Sunulan Metin:
☆ ☆ ☆ ☆

Mlliyet Milliyet Blog Milliyet Blog
 
Facebook Connect
Blog Kategorileri
 

15 Ekim '08

 
Kategori
Futbol
 

Milli Takımın Hayatımızdaki Yeri

Milli Takımın Hayatımızdaki Yeri
 

Futbol sevgisi bizatihi oyunun kendisiyle ilgili olduğu gibi, aynı zamanda taraftarı olunan ve gönülden bağlı olunan takımları sevmekle de ilgilidir. Klüp takımlarını sevmenin onlarca farklı nedeni olabilir: forma aşkı, renklere olan hayranlık, küçük bir çocukken aile büyüklerinden biriyle gidilen bir maçın hatırası vs. Milli takımı sevmenin ise, birçokları için, tek bir nedeni vardır: Ulusal aidiyet duygusu. Bugün dünyanın herhangi bir köşesinde, milli takımını destekleyen bir taraftarın ana motivasyonu öncelikli olarak sözünü ettiğim duygu olacaktır diyebilmek artık eskisi kadar kolay değil!


Küreselleşen dünyanın futbola olan etkisi, milli takımların kadrolarına bakılarak kolayca anlaşılabilir. Hemen her ülkenin kadrosunda, bir başka ülke vatandaşına rastlamak mümkün. Futbol oyununun kendisini seven bir “izleyici” için bu durumun herhangi bir sakıncası olamamakla birlikte, milli duyguları yüksek “taraftarlar” için durum hiç de öyle parlak görünmüyor.

Taraftarlar açısından durum bu noktadayken, bu işi icra eden futbolcular açısından durum oldukça farklı. Örnek olarak Türk milli takımını ele alalım. Bu takımın kadrosunu oluşturan futbolcular, İstanbul takımları, Avrupa ligleri ve bazı Anadolu ekiplerinin kadrolarından seçiliyor. Anadolu takımlarında oynayan ve kariyerleri boyunca, İstanbul’a transfer olamamışlarsa, ancak birkaç kez, o da çoğunlukla zorunluluktan, kadroya girebilen futbolcuların milli duygularla oynama oranı diğerlerine oranla tabi ki yüksek olacaktır. Maçtan önce çektirecekleri fotoğrafları bir ömür boyunca evlerinin duvarında gururla sergilemek onlar için yeterlidir belki de. İstanbul takımlarında oynayan “yıldız” oyuncular ise parlak kariyer derdinde oldukları için, ne kertede milli duygularla oynarlar bilinmez. O konu onların vicdanlarını ilgilendirdiği için bu yazıda tartışılmayacaktır. Ancak kariyer planlarındaki hareketler milli takıma olumlu olarak yansırsa, bundan da biz izleyiciler faydalanmış oluruz. Bu insanlar içinde kafası en karışık olan, şüphesiz yurt dışında doğmuş ve orada büyümüş olanlardır. Bilindiği üzere Mesut Özdil, adlı oyuncunun büyüdüğü Almanya’nın milli takımını mı, yoksa dedesinin yıllar evvel geride bırakarak geldiği anavatanının takımını mı seçeceği gündemden düşmüyor. Milli seçicimiz, “pazarlık yapavak halimiz yok” diyerek tavrını ortaya koyarken, zavallı Mesut’un ne yapacağı belirsizliğini koruyor. Kendisinin vereceği karar, milli bir karar olmaktan öte, doğrudan profesyonel bir karar olacaktır. Zaten mevzunun bu kadar uzamış olması da bundandır. Duygularıyla hareket eden biri olsaydı, düşünmeden kendisini ait hissettiği ülkenin milli takımını seçeceğinden hiç kuşku duymazdım. Çocuk suçlu mu? Elbette değil. Küresel dünyanın vatandaşı, hepsi bu.

☆ ☆ ☆ ☆

[Kayıtlı veri girdileri]

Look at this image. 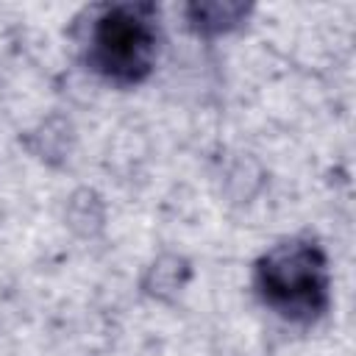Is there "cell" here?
I'll use <instances>...</instances> for the list:
<instances>
[{"mask_svg": "<svg viewBox=\"0 0 356 356\" xmlns=\"http://www.w3.org/2000/svg\"><path fill=\"white\" fill-rule=\"evenodd\" d=\"M159 56V11L150 3H117L95 14L86 64L114 83H139Z\"/></svg>", "mask_w": 356, "mask_h": 356, "instance_id": "6da1fadb", "label": "cell"}, {"mask_svg": "<svg viewBox=\"0 0 356 356\" xmlns=\"http://www.w3.org/2000/svg\"><path fill=\"white\" fill-rule=\"evenodd\" d=\"M328 261L317 242L286 239L256 264L261 300L292 323H314L328 306Z\"/></svg>", "mask_w": 356, "mask_h": 356, "instance_id": "7a4b0ae2", "label": "cell"}, {"mask_svg": "<svg viewBox=\"0 0 356 356\" xmlns=\"http://www.w3.org/2000/svg\"><path fill=\"white\" fill-rule=\"evenodd\" d=\"M186 14H189V22L195 31L220 33V31L239 25V19L248 14V6H242V3H195L186 8Z\"/></svg>", "mask_w": 356, "mask_h": 356, "instance_id": "3957f363", "label": "cell"}]
</instances>
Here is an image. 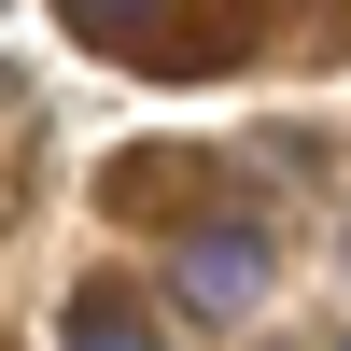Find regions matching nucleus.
<instances>
[{
    "label": "nucleus",
    "instance_id": "1",
    "mask_svg": "<svg viewBox=\"0 0 351 351\" xmlns=\"http://www.w3.org/2000/svg\"><path fill=\"white\" fill-rule=\"evenodd\" d=\"M169 295H183L197 324H239V309H267V225H197V239L169 253Z\"/></svg>",
    "mask_w": 351,
    "mask_h": 351
},
{
    "label": "nucleus",
    "instance_id": "2",
    "mask_svg": "<svg viewBox=\"0 0 351 351\" xmlns=\"http://www.w3.org/2000/svg\"><path fill=\"white\" fill-rule=\"evenodd\" d=\"M56 351H169V324L127 295V281H84V295H71V324H56Z\"/></svg>",
    "mask_w": 351,
    "mask_h": 351
},
{
    "label": "nucleus",
    "instance_id": "3",
    "mask_svg": "<svg viewBox=\"0 0 351 351\" xmlns=\"http://www.w3.org/2000/svg\"><path fill=\"white\" fill-rule=\"evenodd\" d=\"M56 14H71L84 43H155V14H169V0H56Z\"/></svg>",
    "mask_w": 351,
    "mask_h": 351
},
{
    "label": "nucleus",
    "instance_id": "4",
    "mask_svg": "<svg viewBox=\"0 0 351 351\" xmlns=\"http://www.w3.org/2000/svg\"><path fill=\"white\" fill-rule=\"evenodd\" d=\"M337 351H351V337H337Z\"/></svg>",
    "mask_w": 351,
    "mask_h": 351
}]
</instances>
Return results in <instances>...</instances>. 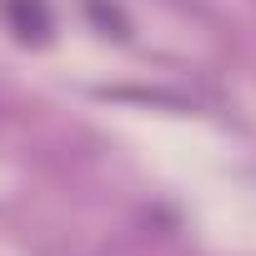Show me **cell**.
I'll return each instance as SVG.
<instances>
[{"instance_id": "1", "label": "cell", "mask_w": 256, "mask_h": 256, "mask_svg": "<svg viewBox=\"0 0 256 256\" xmlns=\"http://www.w3.org/2000/svg\"><path fill=\"white\" fill-rule=\"evenodd\" d=\"M6 20L20 40H46L50 36V10L46 0H6Z\"/></svg>"}, {"instance_id": "2", "label": "cell", "mask_w": 256, "mask_h": 256, "mask_svg": "<svg viewBox=\"0 0 256 256\" xmlns=\"http://www.w3.org/2000/svg\"><path fill=\"white\" fill-rule=\"evenodd\" d=\"M90 16H96V20H100L110 36H126V16H120L116 6H106V0H90Z\"/></svg>"}]
</instances>
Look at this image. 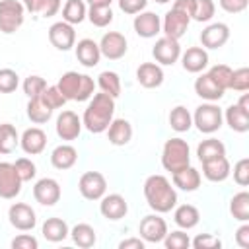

☆ ☆ ☆ ☆

Alıştırma Görevi A:
Milli takım yazısı aşağıdaki üç ifadeyi doğruluyor mu? Her biri için evet ya da hayır deyin ve kararı belirleyen sözleri yazıdan birebir alıntılayın.
(i) Birçokları için milli takımı sevmenin tek bir nedeni vardır.
(ii) İstanbul takımlarında oynayan yıldız oyuncuların milli duygularla oynadığı kesin olarak bilinmektedir.
(iii) Yazar, Mesut'u suçlu bulmaktadır.
Alıştırma Görevi B: Milli takım yazısını bittiği noktadan itibaren sürdürün.

Görev Sonucu A:
(i) Evet: "Milli takımı sevmenin ise, birçokları için, tek bir nedeni vardır: Ulusal aidiyet duygusu."
(ii) Hayır: "ne kertede milli duygularla oynarlar bilinmez."
(iii) Hayır: "Çocuk suçlu mu? Elbette değil."

Görev Sonucu B:
Taraftar olarak biz de, futbolu neresinden bakarak izlediğimizi, neden sevdiğimizi belirginleştirmek zorundayız. Bunu yapmazsak futbolcuları, teknik adamları, ülke federasyonlarını suçlamaktan kurtulamayız. Bir İngiliz, bir Brezilyalı ve bir çok Alman vatandaşının da oynadığı bir milli takımda, sadece Türkiye Cumhuriyeti vatandaşı olan futbolcuları izlemek giderek daha da zor olacak. Bu gerçeğe kendisini alıştıramayan “taraftarları” zor günler bekliyor olsa gerek.

 
Toplam blog
: 47
: 991
Kayıt tarihi
: 10.10.08
 
 

1980 İstanbul doğumluyum. Boğaziçi Üniversitesi'nde felsefe ardından Yıldız Teknik Üniversitesi'nde ..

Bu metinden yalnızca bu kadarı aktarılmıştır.